Dudley William Carmalt-Jones was born in London, the son of Thomas William Carmalt-Jones, a barrister-at-law, and his wife, the former Evelyn Danvers Thornton. He was educated at Uppingham and at Corpus Christi College, Oxford, where he graduated B.A. in 1896. Electing to study medicine he went to St. Mary’s Hospital, London, from which he graduated B.M., B.Ch, in 1903. He held junior medical appointments at St. Mary’s, at Queen Square, at the Seamen’s Hospital, Greenwich, and at the Westminster Hospital, and was later an assistant in Sir Almroth Wright’s department of therapeutic inoculation. In 1912 he was appointed dean of the Westminster Hospital Medical School, and from 1914 to 1918 served in the First World War, in the latter phases as a consulting physician to the Egyptian Expeditionary Force.
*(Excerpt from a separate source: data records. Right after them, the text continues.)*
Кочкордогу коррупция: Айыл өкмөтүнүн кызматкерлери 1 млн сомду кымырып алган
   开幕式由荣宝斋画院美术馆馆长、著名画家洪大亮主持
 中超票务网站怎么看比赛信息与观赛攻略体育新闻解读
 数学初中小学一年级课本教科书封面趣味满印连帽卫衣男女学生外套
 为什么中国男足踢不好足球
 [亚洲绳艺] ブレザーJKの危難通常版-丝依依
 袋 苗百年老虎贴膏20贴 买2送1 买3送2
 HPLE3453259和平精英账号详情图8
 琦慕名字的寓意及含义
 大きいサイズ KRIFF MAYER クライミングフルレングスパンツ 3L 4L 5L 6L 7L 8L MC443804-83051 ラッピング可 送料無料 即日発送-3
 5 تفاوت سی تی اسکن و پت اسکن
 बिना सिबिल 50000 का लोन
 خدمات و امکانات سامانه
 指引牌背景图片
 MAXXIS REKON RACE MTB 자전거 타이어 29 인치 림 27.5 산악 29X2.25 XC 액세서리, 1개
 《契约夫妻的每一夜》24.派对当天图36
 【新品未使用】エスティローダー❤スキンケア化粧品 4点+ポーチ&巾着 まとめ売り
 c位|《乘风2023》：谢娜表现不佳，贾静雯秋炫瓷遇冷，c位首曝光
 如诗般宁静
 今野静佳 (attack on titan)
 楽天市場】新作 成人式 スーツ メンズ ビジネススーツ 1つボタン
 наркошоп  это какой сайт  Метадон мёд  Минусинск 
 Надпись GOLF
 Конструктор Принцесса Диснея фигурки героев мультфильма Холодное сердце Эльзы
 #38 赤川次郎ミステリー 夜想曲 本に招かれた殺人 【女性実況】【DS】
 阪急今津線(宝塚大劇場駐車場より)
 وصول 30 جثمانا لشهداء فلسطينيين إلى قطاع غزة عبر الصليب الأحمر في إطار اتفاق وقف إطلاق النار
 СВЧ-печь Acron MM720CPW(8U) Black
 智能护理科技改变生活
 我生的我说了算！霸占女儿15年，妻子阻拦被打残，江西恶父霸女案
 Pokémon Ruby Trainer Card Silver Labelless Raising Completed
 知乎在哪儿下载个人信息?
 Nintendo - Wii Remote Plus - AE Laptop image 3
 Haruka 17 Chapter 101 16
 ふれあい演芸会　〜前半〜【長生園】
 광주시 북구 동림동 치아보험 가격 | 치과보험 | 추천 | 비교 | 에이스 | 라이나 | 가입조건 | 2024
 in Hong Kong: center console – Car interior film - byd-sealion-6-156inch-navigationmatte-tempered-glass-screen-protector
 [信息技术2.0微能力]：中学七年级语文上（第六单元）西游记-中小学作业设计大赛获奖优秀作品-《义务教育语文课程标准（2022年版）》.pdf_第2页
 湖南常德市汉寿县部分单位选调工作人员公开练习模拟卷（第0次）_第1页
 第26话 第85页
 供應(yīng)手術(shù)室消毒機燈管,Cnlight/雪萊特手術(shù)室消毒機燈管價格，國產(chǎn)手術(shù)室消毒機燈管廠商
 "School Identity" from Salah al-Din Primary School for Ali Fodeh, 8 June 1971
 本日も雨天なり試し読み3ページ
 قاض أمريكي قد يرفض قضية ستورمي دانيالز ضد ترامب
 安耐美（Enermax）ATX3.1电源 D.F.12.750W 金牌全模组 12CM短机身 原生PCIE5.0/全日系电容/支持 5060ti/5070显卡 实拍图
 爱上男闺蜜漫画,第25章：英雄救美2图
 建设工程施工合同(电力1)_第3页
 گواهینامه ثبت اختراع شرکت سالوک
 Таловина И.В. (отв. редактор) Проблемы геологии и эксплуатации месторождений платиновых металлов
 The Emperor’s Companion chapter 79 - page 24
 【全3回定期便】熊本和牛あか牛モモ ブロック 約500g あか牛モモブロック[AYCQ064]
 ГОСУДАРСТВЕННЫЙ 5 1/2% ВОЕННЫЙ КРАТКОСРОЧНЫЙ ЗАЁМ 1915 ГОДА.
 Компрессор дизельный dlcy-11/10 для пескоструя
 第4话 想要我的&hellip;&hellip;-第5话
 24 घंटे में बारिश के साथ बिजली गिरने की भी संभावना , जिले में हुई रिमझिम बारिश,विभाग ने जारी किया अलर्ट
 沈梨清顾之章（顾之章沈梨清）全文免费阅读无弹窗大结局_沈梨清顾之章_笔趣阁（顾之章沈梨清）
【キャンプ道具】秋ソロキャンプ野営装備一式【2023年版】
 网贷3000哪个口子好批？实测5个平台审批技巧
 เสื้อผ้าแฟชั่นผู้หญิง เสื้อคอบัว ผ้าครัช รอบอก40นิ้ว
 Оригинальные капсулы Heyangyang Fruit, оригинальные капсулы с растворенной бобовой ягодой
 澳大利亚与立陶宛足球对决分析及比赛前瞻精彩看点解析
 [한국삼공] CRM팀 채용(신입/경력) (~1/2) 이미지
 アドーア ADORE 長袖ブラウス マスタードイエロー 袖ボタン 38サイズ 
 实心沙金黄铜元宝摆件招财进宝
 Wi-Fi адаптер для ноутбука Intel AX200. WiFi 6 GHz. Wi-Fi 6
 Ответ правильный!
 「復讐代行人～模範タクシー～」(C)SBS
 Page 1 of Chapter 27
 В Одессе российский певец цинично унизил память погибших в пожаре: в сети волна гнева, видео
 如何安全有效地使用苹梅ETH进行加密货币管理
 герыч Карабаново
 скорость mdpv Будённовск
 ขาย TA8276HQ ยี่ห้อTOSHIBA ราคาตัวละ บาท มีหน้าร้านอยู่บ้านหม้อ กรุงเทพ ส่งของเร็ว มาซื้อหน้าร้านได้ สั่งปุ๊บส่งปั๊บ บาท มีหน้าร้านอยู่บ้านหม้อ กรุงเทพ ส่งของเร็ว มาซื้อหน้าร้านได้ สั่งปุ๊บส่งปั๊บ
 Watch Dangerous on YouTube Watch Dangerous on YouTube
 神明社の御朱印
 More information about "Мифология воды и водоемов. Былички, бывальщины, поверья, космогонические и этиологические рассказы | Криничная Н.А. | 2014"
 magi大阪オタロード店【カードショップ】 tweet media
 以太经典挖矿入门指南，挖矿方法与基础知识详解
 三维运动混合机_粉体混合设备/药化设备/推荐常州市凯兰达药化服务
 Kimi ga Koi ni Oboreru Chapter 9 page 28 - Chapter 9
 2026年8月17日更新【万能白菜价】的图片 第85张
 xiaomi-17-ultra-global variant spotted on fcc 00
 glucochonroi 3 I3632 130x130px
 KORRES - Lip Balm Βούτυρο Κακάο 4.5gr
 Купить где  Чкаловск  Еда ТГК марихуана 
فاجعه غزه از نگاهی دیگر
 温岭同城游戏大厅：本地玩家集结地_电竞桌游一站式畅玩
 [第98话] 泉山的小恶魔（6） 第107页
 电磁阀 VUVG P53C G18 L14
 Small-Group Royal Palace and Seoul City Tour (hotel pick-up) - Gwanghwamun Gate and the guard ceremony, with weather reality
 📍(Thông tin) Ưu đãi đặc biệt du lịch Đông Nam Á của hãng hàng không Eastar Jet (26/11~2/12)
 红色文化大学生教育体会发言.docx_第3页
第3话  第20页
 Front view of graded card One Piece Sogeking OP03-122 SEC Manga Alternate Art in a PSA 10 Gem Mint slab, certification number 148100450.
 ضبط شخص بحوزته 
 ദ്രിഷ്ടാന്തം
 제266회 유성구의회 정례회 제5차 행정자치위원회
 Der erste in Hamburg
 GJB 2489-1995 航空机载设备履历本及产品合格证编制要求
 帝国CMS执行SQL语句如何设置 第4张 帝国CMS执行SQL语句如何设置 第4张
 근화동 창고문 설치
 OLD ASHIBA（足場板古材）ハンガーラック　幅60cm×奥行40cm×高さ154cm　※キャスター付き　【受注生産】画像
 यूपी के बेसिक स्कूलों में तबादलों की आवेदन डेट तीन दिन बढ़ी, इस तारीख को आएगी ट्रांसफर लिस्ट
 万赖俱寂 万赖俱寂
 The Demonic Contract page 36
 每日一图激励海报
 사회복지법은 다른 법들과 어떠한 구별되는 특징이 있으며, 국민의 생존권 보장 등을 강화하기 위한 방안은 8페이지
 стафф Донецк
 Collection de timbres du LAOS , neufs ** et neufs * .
In 1919 he was appointed professor of systematic medicine (part-time) at the University of Otago. Though permitted private practice, Carmalt-Jones was essentially an academic man and he soon concentrated on his great work of turning the thoughts of his students towards a career in medicine rather than surgery, which was then the prevailing tendency. He brought to Dunedin the traditions of Oxford, and with his intimate knowledge of the classics and of literature he created an atmosphere of humane medicine which has persisted in its medical school. He took an active interest in the whole life of the University and was a member of many of its sporting and cultural clubs and societies. He wrote sonnets and was an artist of ability. He retired from his chair in 1939 and continued to work for the University and medical school, publishing the Annals of the University of Otago Medical School in 1945. He retired to England in 1946.

In 1907 he married Mabel, daughter of Captain F. L. Tottenham. She died in 1955, leaving him with a son and a daughter.

Richard R Trail

[Brit.med.J., 1957, 1, 649-50 (p); Lancet, 1957, 1, 591 (p); Otago Daily Times, N.Z., 17 Mar. 1957 (p); Times, 6 Mar. 1957.]